[BEGIN]

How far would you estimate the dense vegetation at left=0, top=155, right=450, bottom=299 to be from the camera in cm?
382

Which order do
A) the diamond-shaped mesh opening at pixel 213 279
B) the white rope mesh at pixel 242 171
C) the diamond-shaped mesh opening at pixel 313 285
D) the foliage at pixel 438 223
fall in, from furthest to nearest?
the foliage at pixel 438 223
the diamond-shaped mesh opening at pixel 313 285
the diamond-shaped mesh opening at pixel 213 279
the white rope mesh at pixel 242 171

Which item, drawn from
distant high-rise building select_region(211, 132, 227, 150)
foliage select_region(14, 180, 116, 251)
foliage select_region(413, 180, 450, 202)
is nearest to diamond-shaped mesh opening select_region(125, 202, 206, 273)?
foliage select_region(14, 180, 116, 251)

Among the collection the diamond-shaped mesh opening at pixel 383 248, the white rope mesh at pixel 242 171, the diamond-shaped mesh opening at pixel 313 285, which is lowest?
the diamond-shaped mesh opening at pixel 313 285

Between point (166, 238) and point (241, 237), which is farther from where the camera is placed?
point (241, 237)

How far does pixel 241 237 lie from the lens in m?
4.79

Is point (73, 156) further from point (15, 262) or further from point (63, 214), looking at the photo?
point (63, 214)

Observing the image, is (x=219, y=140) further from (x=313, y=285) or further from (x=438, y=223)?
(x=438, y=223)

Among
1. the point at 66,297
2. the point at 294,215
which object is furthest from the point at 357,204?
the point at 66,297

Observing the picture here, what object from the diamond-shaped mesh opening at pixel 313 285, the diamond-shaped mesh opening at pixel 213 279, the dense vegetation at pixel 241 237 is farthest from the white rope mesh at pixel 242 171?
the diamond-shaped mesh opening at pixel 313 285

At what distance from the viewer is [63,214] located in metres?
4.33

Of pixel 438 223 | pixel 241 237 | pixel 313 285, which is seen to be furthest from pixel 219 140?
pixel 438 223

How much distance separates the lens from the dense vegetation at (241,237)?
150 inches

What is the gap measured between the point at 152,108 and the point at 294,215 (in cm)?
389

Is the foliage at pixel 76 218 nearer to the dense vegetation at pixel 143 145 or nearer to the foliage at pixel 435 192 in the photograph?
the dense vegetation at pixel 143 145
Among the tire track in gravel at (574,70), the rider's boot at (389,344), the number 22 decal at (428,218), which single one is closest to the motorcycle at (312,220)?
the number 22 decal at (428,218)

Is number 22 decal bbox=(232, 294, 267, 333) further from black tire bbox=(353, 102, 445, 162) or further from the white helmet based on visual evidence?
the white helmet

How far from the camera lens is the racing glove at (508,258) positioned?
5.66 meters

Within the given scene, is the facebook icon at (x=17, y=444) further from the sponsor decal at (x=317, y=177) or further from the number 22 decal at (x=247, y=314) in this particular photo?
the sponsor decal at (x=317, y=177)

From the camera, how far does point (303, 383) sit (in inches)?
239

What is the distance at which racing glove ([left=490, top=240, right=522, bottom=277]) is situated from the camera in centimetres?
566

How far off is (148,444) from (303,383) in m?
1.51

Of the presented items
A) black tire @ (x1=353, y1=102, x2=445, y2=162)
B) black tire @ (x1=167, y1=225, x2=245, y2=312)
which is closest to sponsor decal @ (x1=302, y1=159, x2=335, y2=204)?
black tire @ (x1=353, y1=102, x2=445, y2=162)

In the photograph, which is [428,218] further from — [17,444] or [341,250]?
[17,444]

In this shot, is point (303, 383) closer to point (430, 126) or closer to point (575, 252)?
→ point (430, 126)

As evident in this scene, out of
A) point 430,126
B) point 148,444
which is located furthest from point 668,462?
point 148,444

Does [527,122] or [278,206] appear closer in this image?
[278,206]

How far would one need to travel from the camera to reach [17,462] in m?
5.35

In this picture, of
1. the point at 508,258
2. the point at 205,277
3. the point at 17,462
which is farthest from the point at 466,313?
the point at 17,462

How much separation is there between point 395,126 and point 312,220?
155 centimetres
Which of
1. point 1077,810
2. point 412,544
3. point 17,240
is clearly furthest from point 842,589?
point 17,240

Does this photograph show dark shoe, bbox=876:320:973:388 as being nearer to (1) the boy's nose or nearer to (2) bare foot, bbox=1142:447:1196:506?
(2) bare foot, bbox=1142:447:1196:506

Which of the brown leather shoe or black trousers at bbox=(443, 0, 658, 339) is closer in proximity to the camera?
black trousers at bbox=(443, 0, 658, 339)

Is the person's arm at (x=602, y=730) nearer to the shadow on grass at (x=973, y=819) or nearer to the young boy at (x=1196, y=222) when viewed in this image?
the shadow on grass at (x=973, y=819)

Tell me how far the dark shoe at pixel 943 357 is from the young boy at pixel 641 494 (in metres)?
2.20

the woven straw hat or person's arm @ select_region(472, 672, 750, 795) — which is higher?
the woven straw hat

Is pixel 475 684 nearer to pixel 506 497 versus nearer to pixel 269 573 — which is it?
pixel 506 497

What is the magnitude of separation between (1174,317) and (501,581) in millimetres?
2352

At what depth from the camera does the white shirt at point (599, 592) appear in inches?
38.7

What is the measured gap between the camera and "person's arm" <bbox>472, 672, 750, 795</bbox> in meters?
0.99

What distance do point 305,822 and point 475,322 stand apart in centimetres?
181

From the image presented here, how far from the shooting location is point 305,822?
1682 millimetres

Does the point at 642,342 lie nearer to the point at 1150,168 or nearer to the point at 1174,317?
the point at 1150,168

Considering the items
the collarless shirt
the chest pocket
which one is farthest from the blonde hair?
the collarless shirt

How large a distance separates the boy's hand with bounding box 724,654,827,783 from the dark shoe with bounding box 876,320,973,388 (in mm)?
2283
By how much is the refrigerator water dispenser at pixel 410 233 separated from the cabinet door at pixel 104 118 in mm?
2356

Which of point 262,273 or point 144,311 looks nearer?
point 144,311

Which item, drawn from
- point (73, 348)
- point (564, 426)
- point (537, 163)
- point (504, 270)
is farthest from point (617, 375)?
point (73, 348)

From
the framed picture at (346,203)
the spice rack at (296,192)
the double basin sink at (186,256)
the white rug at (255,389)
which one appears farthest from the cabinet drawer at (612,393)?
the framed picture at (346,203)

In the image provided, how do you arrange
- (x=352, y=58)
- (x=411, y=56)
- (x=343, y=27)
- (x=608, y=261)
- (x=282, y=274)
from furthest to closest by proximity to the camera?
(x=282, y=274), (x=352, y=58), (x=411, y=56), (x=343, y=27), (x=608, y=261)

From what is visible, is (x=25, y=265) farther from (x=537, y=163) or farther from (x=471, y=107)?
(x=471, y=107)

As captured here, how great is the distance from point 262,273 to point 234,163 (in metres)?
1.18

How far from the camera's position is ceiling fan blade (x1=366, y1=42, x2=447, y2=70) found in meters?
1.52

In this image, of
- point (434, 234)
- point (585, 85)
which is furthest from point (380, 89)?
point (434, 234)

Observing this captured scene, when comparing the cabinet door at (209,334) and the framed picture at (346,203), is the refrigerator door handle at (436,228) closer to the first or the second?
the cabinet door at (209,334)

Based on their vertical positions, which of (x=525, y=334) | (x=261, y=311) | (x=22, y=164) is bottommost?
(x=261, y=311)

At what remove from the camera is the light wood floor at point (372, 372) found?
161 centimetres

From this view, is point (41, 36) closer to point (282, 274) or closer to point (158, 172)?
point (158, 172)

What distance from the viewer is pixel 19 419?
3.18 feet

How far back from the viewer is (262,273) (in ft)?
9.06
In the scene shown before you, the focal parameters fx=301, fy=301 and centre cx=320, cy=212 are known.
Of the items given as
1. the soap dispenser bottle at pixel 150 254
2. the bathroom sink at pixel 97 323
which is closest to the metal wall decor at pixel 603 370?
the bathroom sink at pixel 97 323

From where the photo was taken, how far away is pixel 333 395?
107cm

[END]

Exercise requirements: Please report every line in the rows above that contains the word "when", counting only matches in the same case.

Result:
Is the person's arm at (x=602, y=730) nearer to the shadow on grass at (x=973, y=819) or nearer to the young boy at (x=1196, y=222) when viewed in this image?
Observing this captured scene, when comparing the cabinet door at (209,334) and the framed picture at (346,203), is the refrigerator door handle at (436,228) closer to the first or the second?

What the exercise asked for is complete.